To accelerate generative AI app development, we are now offering SQL functions to make PDFs and other documents AI-ready. Following the announcement of the general availability of Cortex Search, we are excited to announce two new document preprocessing functions:
and
These functions streamline the preparation of documents, such as PDFs, making them AI-ready. AI-ready data is key to delivering value via a RAG application. Once the documents are AI-ready, they can be fed into a RAG engine, which improves the overall quality of the AI application.

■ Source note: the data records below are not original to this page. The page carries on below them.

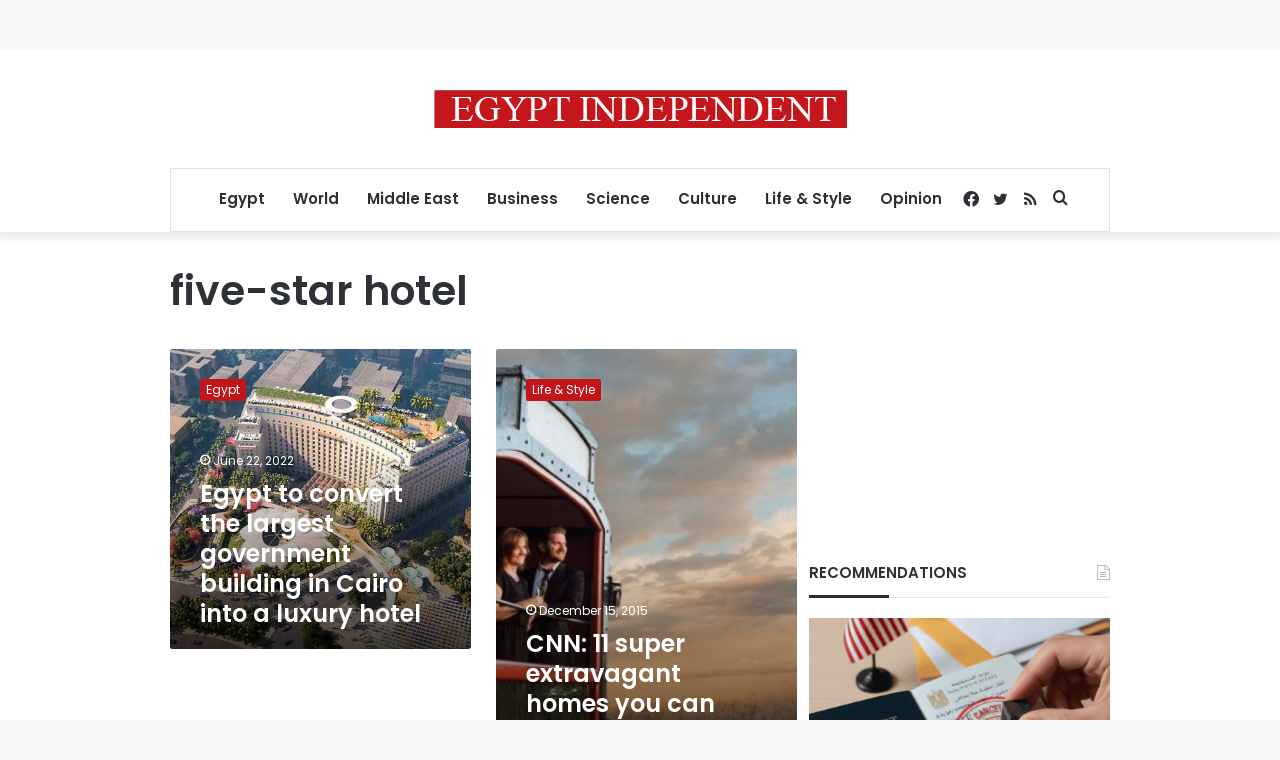

--- FILE ---
content_type: text/html; charset=utf-8
request_url: https://www.google.com/recaptcha/api2/aframe
body_size: 267
content:
<!DOCTYPE HTML><html><head><meta http-equiv="content-type" content="text/html; charset=UTF-8"></head><body><script nonce="HRSREFpSfKzf2sUqStcjMw">/** Anti-fraud and anti-abuse applications only. See google.com/recaptcha */ try{var clients={'sodar':'https://pagead2.googlesyndication.com/pagead/sodar?'};window.addEventListener("message",function(a){try{if(a.source===window.parent){var b=JSON.parse(a.data);var c=clients[b['id']];if(c){var d=document.createElement('img');d.src=c+b['params']+'&rc='+(localStorage.getItem("rc::a")?sessionStorage.getItem("rc::b"):"");window.document.body.appendChild(d);sessionStorage.setItem("rc::e",parseInt(sessionStorage.getItem("rc::e")||0)+1);localStorage.setItem("rc::h",'1768732151303');}}}catch(b){}});window.parent.postMessage("_grecaptcha_ready", "*");}catch(b){}</script></body></html>

--- FILE ---
content_type: application/javascript; charset=utf-8
request_url: https://fundingchoicesmessages.google.com/f/AGSKWxWaLHdXARBKDQpIHPtViu4hrZRtZ8SxjfWxSbMmACHcfVnWF509YMaphWNGiWbilMIosM2jmEtLt0jT2ejVQUHPOUQH-1BrvFPzs-JV5-8c_h3CG1mXWC4uf_0EzusOJ9A0OXn3j33e1ua7fV4bI-5QvxWPTk4Vzi6UN2OCDnns5aj8QNfmiA-gp66y/_/richoas./530x60_/dfpsearchads./ads.css/728x90banner.
body_size: -1290
content:
window['f30356ea-bdcd-4562-b4f7-7eba1858111f'] = true;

Imagine that you want to provide a sales team with a conversational app that uses a large language model (LLM) to answer questions about your company’s product portfolio. Since a pre-trained LLM alone will lack deep expertise in your company’s products, the answers generated are likely to be incorrect and of no value. To provide accurate answers, developers can use a RAG-based architecture, where the LLM retrieves relevant internal knowledge from documents, wikis or FAQs before generating a response. However, for these documents to enhance RAG quality, content must be extracted, split into smaller blocks of content (chunks) such as paragraphs or document sections, and embedded as vectors for semantic retrieval. Once the pre-processing is complete, the RAG engine can be initiated.

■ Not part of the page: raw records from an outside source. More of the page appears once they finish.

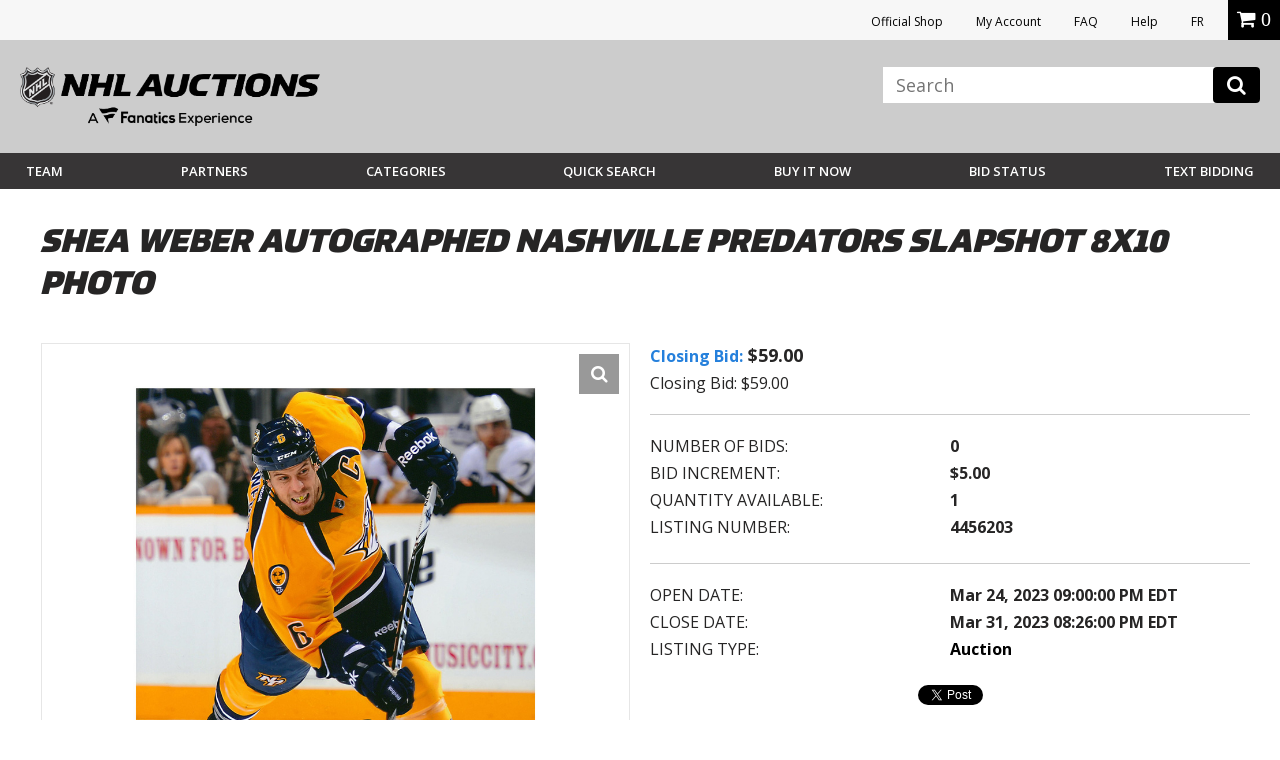

--- FILE ---
content_type: text/html; charset=utf-8
request_url: https://accounts.google.com/o/oauth2/postmessageRelay?parent=https%3A%2F%2Fauctions.nhl.com&jsh=m%3B%2F_%2Fscs%2Fabc-static%2F_%2Fjs%2Fk%3Dgapi.lb.en.2kN9-TZiXrM.O%2Fd%3D1%2Frs%3DAHpOoo_B4hu0FeWRuWHfxnZ3V0WubwN7Qw%2Fm%3D__features__
body_size: 162
content:
<!DOCTYPE html><html><head><title></title><meta http-equiv="content-type" content="text/html; charset=utf-8"><meta http-equiv="X-UA-Compatible" content="IE=edge"><meta name="viewport" content="width=device-width, initial-scale=1, minimum-scale=1, maximum-scale=1, user-scalable=0"><script src='https://ssl.gstatic.com/accounts/o/2580342461-postmessagerelay.js' nonce="0LqCFUjnf3wXMecVwzC8-A"></script></head><body><script type="text/javascript" src="https://apis.google.com/js/rpc:shindig_random.js?onload=init" nonce="0LqCFUjnf3wXMecVwzC8-A"></script></body></html>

In other words, your RAG is as good as your search capabilities, search is as good as the data chunks that it indexes, and having high-quality text extraction is foundational to all of this.
Deliver the most relevant results
Cortex Search is a fully managed service that includes integrated embedding generation and vector management, making it a critical component of enterprise-grade RAG systems. As a hybrid search solution that combines exact keyword matching with semantic understanding, it enhances retrieval precision, capturing relevant information even when queries are phrased differently.
This hybrid approach enables RAG systems to deliver more accurate and contextually relevant responses, whether the query is narrowly focused on specific terms or explores more abstract concepts. For example, a hybrid query like “headphones SKU: ABC123” will prioritize results with an exact match on “ABC123” while also returning related results about headphones, electronics, music and more. This means each query can give semantically similar results as well as precise matches for specific terms like product SKUs or company IDs.
This capability is particularly valuable when documents are prepared using layout-aware text extraction and chunking, helping ensure that the content is optimally structured for retrieval. By simplifying document preprocessing through short SQL functions, data engineers can efficiently prepare PDFs and other documents for gen AI without the need to write complex, lengthy Python functions. This streamlined process significantly reduces the time and effort required to make documents AI-ready.
Document preprocessing is foundational for building successful RAG applications, with PARSE_DOCUMENT and SPLIT_TEXT_RECURSIVE_CHARACTER serving as important steps in this process. These new functions significantly reduce the complexity and time required for document preprocessing. This makes it faster and simpler to get documents ready for use in RAG chatbots, helping organizations quickly build and improve their AI-powered solutions all within Snowflake.